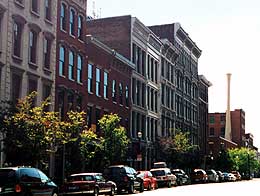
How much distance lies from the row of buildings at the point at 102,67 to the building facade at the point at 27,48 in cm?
6

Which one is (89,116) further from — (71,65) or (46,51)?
(46,51)

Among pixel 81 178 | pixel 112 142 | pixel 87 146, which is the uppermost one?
pixel 112 142

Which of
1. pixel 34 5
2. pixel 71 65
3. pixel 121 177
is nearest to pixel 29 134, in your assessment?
pixel 121 177

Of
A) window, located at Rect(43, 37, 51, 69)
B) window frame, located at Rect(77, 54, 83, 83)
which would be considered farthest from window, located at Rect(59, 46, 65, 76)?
window frame, located at Rect(77, 54, 83, 83)

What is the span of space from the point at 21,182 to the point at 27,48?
648 inches

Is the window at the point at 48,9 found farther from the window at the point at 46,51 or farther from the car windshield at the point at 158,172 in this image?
the car windshield at the point at 158,172

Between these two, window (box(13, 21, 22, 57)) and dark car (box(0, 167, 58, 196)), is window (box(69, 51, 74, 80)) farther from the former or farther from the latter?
dark car (box(0, 167, 58, 196))

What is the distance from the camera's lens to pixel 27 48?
35094 millimetres

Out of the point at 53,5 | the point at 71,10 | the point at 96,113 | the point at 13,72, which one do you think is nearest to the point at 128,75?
the point at 96,113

═══

Begin with the line containing "Which one is" and repeat each line exactly until the records above end.

### RESULT FOR THIS EXERCISE
Which one is (89,116) further from — (71,65) or (46,51)?
(46,51)

Among pixel 81 178 | pixel 112 142 | pixel 87 146, which is the uppermost one?
pixel 112 142

Which of
1. pixel 34 5
2. pixel 71 65
3. pixel 121 177
is nearest to pixel 29 134, in your assessment?
pixel 121 177

Of
A) window, located at Rect(43, 37, 51, 69)
B) window frame, located at Rect(77, 54, 83, 83)
which would be considered farthest from window, located at Rect(59, 46, 65, 76)?
window frame, located at Rect(77, 54, 83, 83)

What is the span of space from the point at 21,182 to the point at 27,48?
648 inches

Is the window at the point at 48,9 found farther from the window at the point at 46,51 or farther from the car windshield at the point at 158,172 in this image?
the car windshield at the point at 158,172

Between these two, window (box(13, 21, 22, 57)) and dark car (box(0, 167, 58, 196)), is window (box(69, 51, 74, 80)) farther from the former or farther from the latter?
dark car (box(0, 167, 58, 196))

What is the distance from the camera's lens to pixel 27 48?
35094 millimetres

Out of the point at 53,5 | the point at 71,10 | the point at 96,113 | the point at 13,72, which one do you think is nearest to the point at 128,75?
the point at 96,113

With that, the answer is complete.